Challenge >> Start at the line that contains "In distance order" in the listing below and extract every line through the last, exactly; leave pictures out.

Data to use >>
———

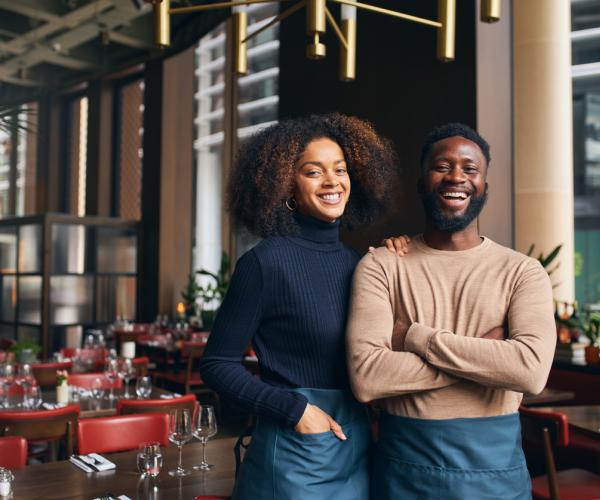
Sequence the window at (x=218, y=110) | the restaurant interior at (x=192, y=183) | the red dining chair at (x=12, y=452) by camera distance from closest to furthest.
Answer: the red dining chair at (x=12, y=452)
the restaurant interior at (x=192, y=183)
the window at (x=218, y=110)

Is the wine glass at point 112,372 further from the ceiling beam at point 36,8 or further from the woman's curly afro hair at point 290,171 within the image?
the ceiling beam at point 36,8

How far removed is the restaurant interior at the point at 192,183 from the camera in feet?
9.32

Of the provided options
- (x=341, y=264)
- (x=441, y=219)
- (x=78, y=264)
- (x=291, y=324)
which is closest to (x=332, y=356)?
(x=291, y=324)

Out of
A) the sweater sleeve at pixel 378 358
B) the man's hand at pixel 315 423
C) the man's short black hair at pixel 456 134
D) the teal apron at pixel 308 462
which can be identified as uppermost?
the man's short black hair at pixel 456 134

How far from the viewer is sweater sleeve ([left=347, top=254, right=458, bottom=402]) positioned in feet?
4.98

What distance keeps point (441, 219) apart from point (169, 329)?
738cm

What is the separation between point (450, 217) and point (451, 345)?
0.30m

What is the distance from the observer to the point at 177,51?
32.3 feet

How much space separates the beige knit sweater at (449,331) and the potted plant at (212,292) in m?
7.23

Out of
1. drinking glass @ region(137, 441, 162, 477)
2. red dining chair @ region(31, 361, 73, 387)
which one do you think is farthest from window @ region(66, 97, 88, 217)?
drinking glass @ region(137, 441, 162, 477)

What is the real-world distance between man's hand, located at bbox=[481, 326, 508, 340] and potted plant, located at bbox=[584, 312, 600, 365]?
3.45 m

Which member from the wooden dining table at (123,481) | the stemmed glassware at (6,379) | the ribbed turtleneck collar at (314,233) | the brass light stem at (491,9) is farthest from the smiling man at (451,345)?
the stemmed glassware at (6,379)

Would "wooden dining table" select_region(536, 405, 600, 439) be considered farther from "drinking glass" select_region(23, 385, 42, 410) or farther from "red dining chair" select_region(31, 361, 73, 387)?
"red dining chair" select_region(31, 361, 73, 387)

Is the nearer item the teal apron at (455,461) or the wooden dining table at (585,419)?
the teal apron at (455,461)
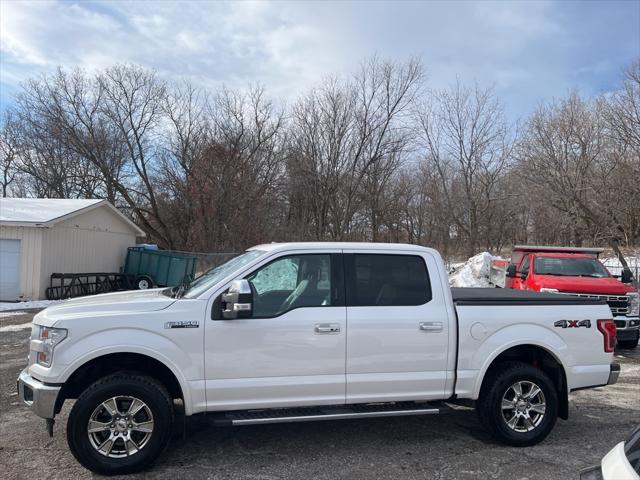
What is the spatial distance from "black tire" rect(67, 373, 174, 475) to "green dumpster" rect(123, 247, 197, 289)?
633 inches

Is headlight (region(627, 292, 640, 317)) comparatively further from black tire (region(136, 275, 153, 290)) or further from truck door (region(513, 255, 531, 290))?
→ black tire (region(136, 275, 153, 290))

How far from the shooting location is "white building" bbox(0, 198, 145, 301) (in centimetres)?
1783

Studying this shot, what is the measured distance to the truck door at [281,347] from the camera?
4.49 meters

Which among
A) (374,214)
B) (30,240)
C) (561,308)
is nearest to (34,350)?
(561,308)

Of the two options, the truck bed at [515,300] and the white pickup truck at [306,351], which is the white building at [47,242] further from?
the truck bed at [515,300]

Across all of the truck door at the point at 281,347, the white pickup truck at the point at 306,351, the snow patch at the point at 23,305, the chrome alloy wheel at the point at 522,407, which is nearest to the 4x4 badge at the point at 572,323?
the white pickup truck at the point at 306,351

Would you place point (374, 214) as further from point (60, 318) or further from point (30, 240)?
point (60, 318)

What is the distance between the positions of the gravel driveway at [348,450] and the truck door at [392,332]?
0.59 m

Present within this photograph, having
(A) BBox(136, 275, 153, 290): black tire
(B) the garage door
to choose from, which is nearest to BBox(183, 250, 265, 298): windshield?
(B) the garage door

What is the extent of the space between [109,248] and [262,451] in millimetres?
20102

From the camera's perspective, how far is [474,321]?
502 centimetres

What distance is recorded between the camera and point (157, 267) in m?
22.1

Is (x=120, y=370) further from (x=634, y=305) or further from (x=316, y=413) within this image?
(x=634, y=305)

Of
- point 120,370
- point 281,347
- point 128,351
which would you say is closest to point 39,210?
point 120,370
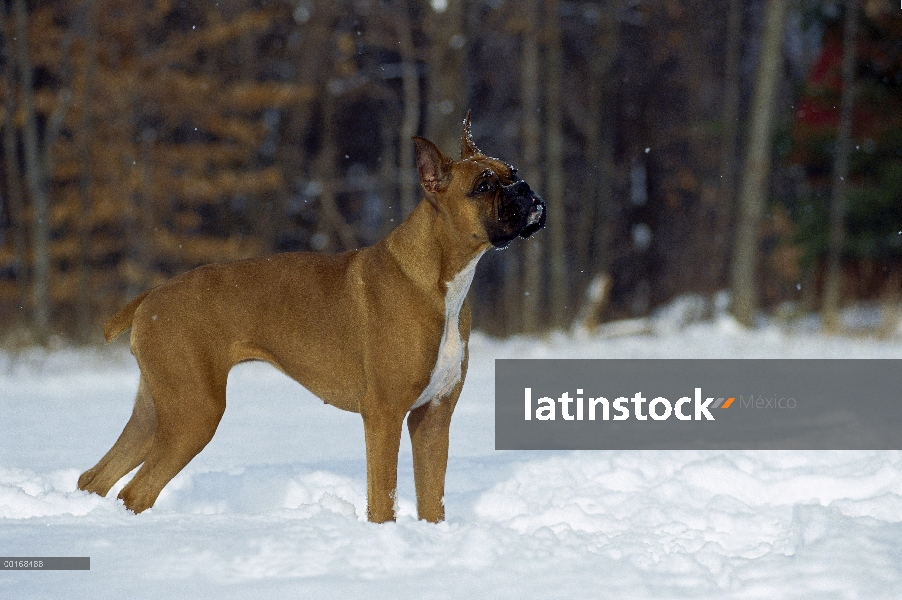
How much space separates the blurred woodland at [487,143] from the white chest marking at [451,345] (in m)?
11.4

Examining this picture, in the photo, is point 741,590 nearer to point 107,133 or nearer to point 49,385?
point 49,385

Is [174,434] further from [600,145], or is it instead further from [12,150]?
[600,145]

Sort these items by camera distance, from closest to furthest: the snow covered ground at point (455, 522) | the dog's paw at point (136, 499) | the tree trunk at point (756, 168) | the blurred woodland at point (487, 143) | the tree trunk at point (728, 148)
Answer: the snow covered ground at point (455, 522) → the dog's paw at point (136, 499) → the tree trunk at point (756, 168) → the blurred woodland at point (487, 143) → the tree trunk at point (728, 148)

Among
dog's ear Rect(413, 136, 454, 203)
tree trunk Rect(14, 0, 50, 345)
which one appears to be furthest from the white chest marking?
tree trunk Rect(14, 0, 50, 345)

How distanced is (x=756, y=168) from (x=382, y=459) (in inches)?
523

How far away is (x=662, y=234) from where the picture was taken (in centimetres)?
2761

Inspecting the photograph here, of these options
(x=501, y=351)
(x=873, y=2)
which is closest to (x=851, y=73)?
(x=873, y=2)

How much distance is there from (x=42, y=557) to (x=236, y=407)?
18.9 ft

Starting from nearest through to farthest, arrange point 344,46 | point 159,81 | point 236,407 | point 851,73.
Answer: point 236,407 < point 851,73 < point 159,81 < point 344,46

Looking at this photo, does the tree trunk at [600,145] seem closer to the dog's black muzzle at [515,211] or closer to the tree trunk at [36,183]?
the tree trunk at [36,183]

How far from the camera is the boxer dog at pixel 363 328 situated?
15.4 ft

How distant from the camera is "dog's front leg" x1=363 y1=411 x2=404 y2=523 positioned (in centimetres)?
470

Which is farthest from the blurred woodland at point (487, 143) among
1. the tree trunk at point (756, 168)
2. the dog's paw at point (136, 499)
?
the dog's paw at point (136, 499)

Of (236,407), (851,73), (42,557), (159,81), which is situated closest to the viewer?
(42,557)
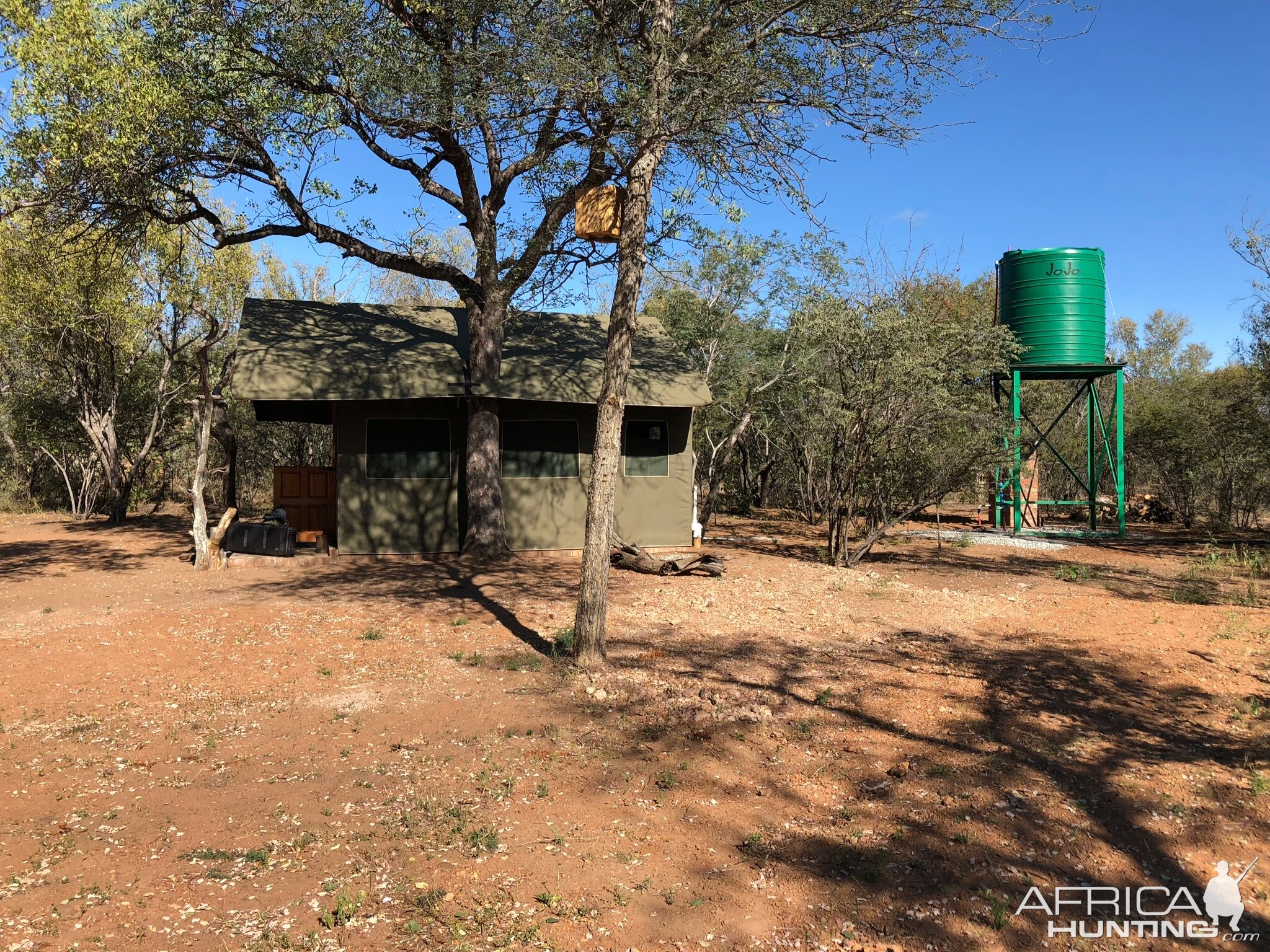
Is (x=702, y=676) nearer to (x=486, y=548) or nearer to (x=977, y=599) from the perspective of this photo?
(x=977, y=599)

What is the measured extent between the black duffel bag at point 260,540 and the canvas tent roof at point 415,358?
1.89 meters

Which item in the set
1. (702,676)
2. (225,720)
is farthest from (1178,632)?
(225,720)

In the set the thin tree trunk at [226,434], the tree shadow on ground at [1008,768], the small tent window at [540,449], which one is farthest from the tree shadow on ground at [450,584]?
the tree shadow on ground at [1008,768]

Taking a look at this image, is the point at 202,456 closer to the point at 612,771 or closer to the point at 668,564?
the point at 668,564

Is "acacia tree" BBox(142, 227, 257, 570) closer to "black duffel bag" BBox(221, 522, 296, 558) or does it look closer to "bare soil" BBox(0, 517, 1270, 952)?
"black duffel bag" BBox(221, 522, 296, 558)

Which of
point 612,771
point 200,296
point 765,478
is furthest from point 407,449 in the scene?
point 765,478

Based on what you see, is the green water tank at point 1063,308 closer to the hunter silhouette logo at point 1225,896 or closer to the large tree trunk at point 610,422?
the large tree trunk at point 610,422

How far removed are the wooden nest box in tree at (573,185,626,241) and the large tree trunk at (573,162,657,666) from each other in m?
0.33

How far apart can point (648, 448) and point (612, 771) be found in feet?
31.2

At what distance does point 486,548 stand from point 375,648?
206 inches

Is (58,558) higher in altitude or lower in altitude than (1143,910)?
higher

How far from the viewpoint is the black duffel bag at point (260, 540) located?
38.2 ft

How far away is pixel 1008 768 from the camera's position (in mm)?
4578

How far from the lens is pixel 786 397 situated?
17.0 metres
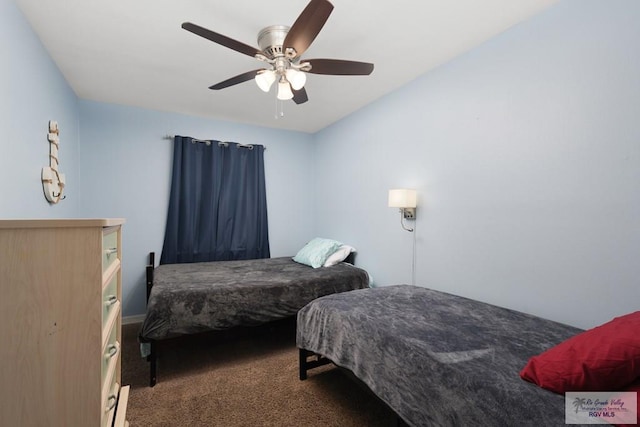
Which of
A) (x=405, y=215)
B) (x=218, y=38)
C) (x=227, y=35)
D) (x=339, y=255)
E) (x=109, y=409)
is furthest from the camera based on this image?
(x=339, y=255)

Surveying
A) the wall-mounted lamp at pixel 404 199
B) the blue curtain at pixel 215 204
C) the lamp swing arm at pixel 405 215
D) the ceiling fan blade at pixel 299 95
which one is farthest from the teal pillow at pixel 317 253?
the ceiling fan blade at pixel 299 95

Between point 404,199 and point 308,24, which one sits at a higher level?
point 308,24

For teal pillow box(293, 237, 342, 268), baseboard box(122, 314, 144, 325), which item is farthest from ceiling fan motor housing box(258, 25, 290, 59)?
baseboard box(122, 314, 144, 325)

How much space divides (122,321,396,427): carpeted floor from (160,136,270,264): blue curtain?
122 centimetres

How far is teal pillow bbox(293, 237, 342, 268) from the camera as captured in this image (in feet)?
10.7

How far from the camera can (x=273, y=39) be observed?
6.04 feet

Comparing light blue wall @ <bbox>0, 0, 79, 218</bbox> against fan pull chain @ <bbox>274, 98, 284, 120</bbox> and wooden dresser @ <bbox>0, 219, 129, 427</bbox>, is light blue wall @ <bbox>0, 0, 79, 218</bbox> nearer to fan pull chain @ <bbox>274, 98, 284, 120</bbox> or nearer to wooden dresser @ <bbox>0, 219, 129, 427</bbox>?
wooden dresser @ <bbox>0, 219, 129, 427</bbox>

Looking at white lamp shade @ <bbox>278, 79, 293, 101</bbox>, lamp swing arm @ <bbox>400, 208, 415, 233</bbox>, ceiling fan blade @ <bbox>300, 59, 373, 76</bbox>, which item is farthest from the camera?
lamp swing arm @ <bbox>400, 208, 415, 233</bbox>

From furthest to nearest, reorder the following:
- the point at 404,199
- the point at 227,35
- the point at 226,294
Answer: the point at 404,199 → the point at 226,294 → the point at 227,35

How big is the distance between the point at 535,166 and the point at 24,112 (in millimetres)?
3159

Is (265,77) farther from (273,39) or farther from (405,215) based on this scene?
(405,215)

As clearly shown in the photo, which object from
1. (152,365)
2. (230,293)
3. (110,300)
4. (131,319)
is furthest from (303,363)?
(131,319)

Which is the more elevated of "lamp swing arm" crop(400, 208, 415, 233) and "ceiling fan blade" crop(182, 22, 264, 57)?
"ceiling fan blade" crop(182, 22, 264, 57)

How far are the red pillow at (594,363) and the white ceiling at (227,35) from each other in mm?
1796
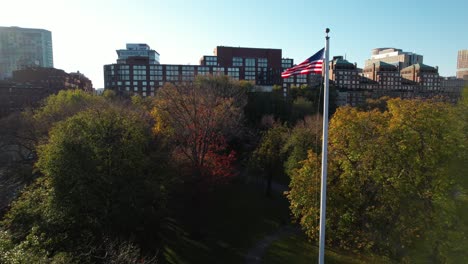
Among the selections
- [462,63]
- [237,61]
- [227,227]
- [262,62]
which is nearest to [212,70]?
[237,61]

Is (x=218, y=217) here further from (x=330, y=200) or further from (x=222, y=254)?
(x=330, y=200)

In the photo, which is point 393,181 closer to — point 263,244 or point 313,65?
point 313,65

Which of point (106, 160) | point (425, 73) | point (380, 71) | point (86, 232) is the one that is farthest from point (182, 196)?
point (425, 73)

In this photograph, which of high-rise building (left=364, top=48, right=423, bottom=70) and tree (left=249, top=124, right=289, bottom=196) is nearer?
tree (left=249, top=124, right=289, bottom=196)

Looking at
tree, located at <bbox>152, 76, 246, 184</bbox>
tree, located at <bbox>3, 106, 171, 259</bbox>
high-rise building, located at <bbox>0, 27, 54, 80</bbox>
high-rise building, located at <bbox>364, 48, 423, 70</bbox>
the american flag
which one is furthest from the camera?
high-rise building, located at <bbox>364, 48, 423, 70</bbox>

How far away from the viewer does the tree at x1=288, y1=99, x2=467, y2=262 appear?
622 inches

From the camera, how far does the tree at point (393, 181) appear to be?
15805mm

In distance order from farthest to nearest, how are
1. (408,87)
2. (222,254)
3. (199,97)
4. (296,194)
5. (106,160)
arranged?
(408,87), (199,97), (222,254), (296,194), (106,160)

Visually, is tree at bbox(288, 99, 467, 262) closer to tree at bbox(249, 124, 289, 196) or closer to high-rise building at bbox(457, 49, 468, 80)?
tree at bbox(249, 124, 289, 196)

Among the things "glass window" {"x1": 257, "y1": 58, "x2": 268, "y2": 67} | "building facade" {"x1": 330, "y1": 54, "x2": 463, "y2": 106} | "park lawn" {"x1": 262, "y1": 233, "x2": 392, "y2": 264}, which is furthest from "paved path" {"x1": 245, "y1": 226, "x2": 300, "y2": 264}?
"building facade" {"x1": 330, "y1": 54, "x2": 463, "y2": 106}

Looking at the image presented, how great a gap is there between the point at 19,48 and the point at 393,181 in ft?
562

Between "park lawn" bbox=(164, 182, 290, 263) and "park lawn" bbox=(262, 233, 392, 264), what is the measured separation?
1771 millimetres

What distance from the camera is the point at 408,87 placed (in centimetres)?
13275

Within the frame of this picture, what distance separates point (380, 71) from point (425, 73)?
17.6m
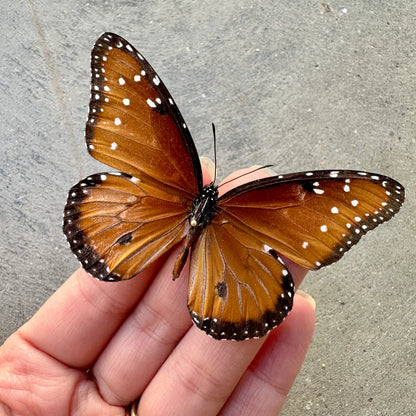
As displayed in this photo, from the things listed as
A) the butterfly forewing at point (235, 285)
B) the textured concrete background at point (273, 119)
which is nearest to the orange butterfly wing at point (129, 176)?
the butterfly forewing at point (235, 285)

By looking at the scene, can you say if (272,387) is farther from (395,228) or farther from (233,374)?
(395,228)

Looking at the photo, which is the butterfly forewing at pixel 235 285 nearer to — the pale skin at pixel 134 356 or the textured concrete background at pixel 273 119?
the pale skin at pixel 134 356

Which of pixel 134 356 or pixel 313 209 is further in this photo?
pixel 134 356

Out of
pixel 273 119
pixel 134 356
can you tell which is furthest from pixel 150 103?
pixel 273 119

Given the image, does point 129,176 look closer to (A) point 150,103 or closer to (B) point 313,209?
(A) point 150,103

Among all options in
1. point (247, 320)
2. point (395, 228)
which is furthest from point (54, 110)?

———

The response >>
In distance order from farthest to nearest, how are
1. (408,87)
2. (222,254)
3. (199,97)
4. (296,194)
5. (106,160)
arranged?
(408,87), (199,97), (222,254), (296,194), (106,160)

Visually, is tree at bbox(288, 99, 467, 262) closer to tree at bbox(249, 124, 289, 196) or closer to high-rise building at bbox(457, 49, 468, 80)?
tree at bbox(249, 124, 289, 196)

Among the things "glass window" {"x1": 257, "y1": 58, "x2": 268, "y2": 67} | "building facade" {"x1": 330, "y1": 54, "x2": 463, "y2": 106} | "park lawn" {"x1": 262, "y1": 233, "x2": 392, "y2": 264}, which is furthest from "paved path" {"x1": 245, "y1": 226, "x2": 300, "y2": 264}?
"building facade" {"x1": 330, "y1": 54, "x2": 463, "y2": 106}

Looking at the image presented, how great a gap is there between the point at 19,48 and the point at 393,181 in ft?
562

Between "park lawn" bbox=(164, 182, 290, 263) and "park lawn" bbox=(262, 233, 392, 264), what is the measured separation?
1771 millimetres

What distance from the camera is the point at 408,87 placed (in centimetres)?
13275

Within the frame of this picture, what distance separates point (380, 71) from point (425, 73)?
17.6m
As displayed in this photo, from the things listed as
A) the butterfly forewing at point (235, 285)
B) the textured concrete background at point (273, 119)
which is nearest to the orange butterfly wing at point (129, 176)?
the butterfly forewing at point (235, 285)

By looking at the scene, can you say if (272,387) is farther from (395,228) or farther from (233,374)?
(395,228)

Looking at the photo, which is the butterfly forewing at pixel 235 285 nearer to — the pale skin at pixel 134 356 or the textured concrete background at pixel 273 119?
the pale skin at pixel 134 356

Which of pixel 134 356 or pixel 313 209 is further in this photo?
pixel 134 356

Out of
pixel 273 119
pixel 134 356
can you tell which is furthest from pixel 150 103?
pixel 273 119

Given the image, does point 129,176 look closer to (A) point 150,103 or closer to (B) point 313,209?
(A) point 150,103

Among all options in
1. point (247, 320)
2. point (395, 228)
which is furthest from point (54, 110)?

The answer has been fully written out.